Médicos de SE estão com data marcada para paralisação integral
Setores particulares e públicos da saúde irão fazer greve juntos Cotidiano 16/07/2013 18h30Por Laís de Melo
Os médicos do Estado de Sergipe continuam indignados com a situação em que se encontra a saúde pública sergipana. Como forma de pressionar o governo e alertar a população, o Sindicato dos Médicos (Sindimed), em assembleia nesta terça-feira (16), decidiu realizar paralisação integral tanto no setor público como no privado.
Nos próximos dias 23, 30 e 31 de julho toda as redes particular e pública do estado irão paralisar os atendimentos. De 5 a 10 de agosto a greve acontecerá novamente, e apenas os serviços de urgência manterão 30% dos profissionais trabalhando.
No dia 8 de agosto acontecerá uma marcha dos médicos em Brasília, e o presidente do Sindimed, João Augusto Alves, assegurou que muitos de Sergipe irão participar. “Nós estamos organizando para alugar ônibus, e muitos já deram o nome para fazer parte desse manifesto”, disse.
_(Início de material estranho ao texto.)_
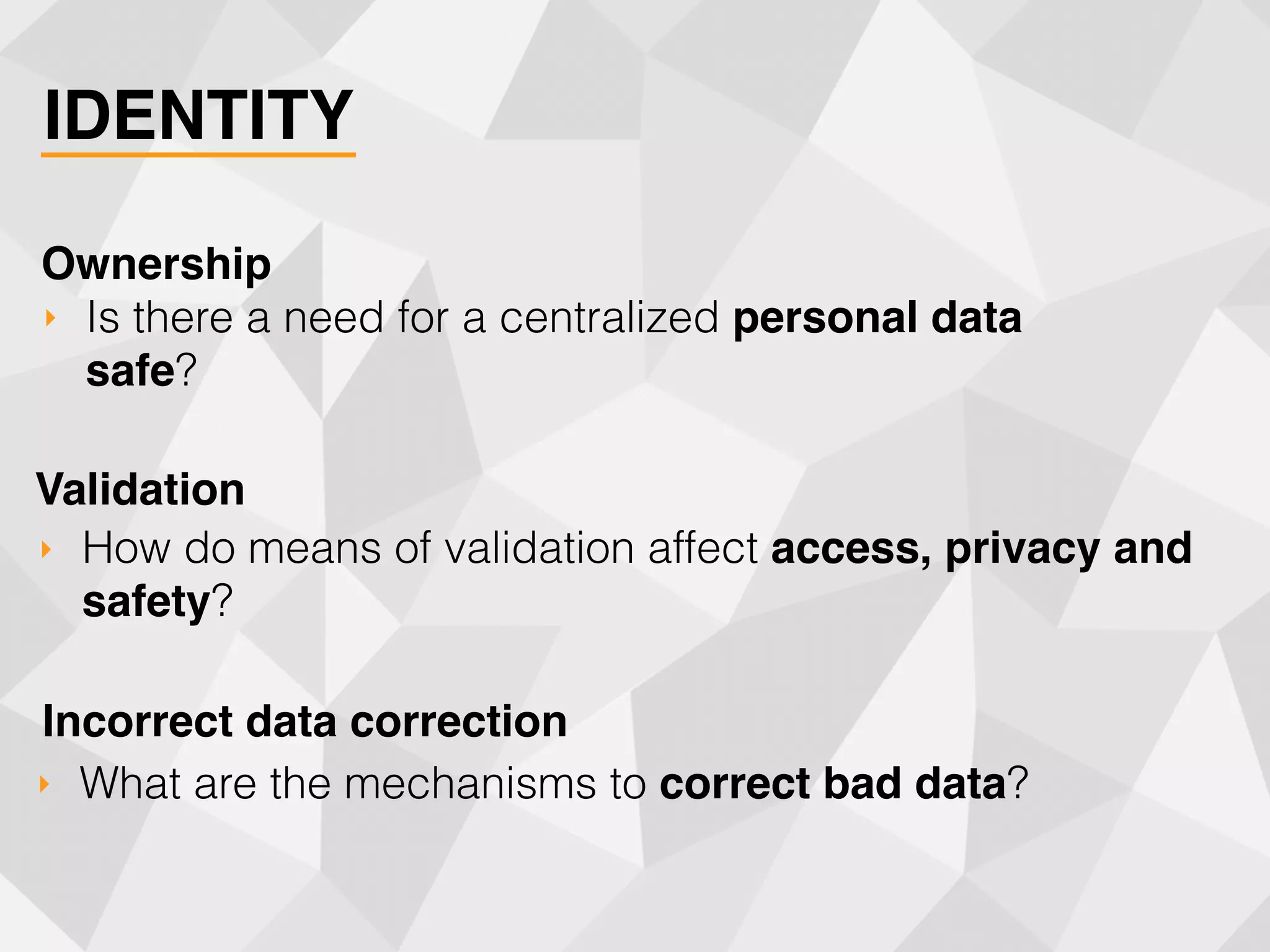 IDENTITY

Ownership

‣ Is there a need for a centralized personal data safe?

Validation

‣ How do means of validation affect access, privacy and safety?

Incorrect data correction

‣ What are the mechanisms to correct bad data?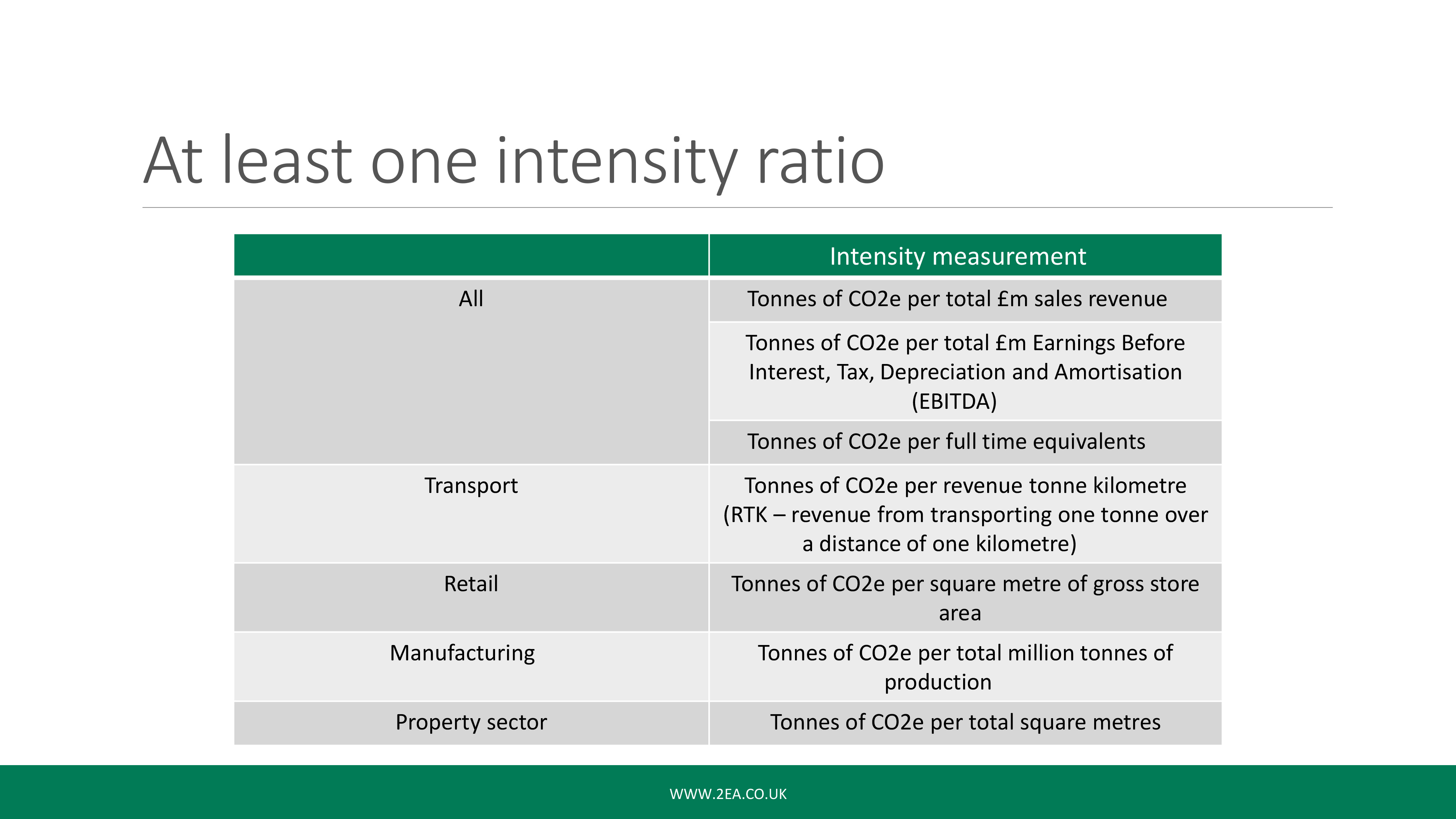 At least one intensity ratio

| | Intensity measurement |
|---|---|
| All | Tonnes of CO2e per total £m sales revenue |
| | Tonnes of CO2e per total £m Earnings Before Interest, Tax, Depreciation and Amortisation (EBITDA) |
| | Tonnes of CO2e per full time equivalents |
| Transport | Tonnes of CO2e per revenue tonne kilometre (RTK – revenue from transporting one tonne over a distance of one kilometre) |
| Retail | Tonnes of CO2e per square metre of gross store area |
| Manufacturing | Tonnes of CO2e per total million tonnes of production |
| Property sector | Tonnes of CO2e per total square metres |

WWW.2EA.CO.UK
Durante a assembleia de hoje, com cerca de 200 médicos presentes, três linhas de manifestação nacional foram abordadas. Os médicos, junto ao sindicato, reivindicam que a presidente Dilma Rousseff mantenha o artigo do Projeto de Lei relacionado ao Ato Médico, lutam pela carreira profissional do Estado, e querem derrubar o programa federal Mais Médicos.
De acordo com João Augusto, a intenção é chamar atenção da população para o que está acontecendo. Ele acredita que o veto de Dilma Rousseff ao artigo sobre o Ato Médico é um desrespeito com a classe. “Além de significar que qualquer pessoa pode fazer o trabalho do médico, irá repercutir nos pacientes que virão para nós. Queremos então chamar atenção para o charlatanismo”, esclareceu.
Ele explicou também a preocupação sobre o programa “Mais Médicos”, lançado recentemente pelo governo federal. “O programa é meramente eleitoral, mas passa a visão para a sociedade que é o médico que não quer fazer carreira. É um programa temporário, que depois de três anos acaba e aquele médico não serve mais”, disse.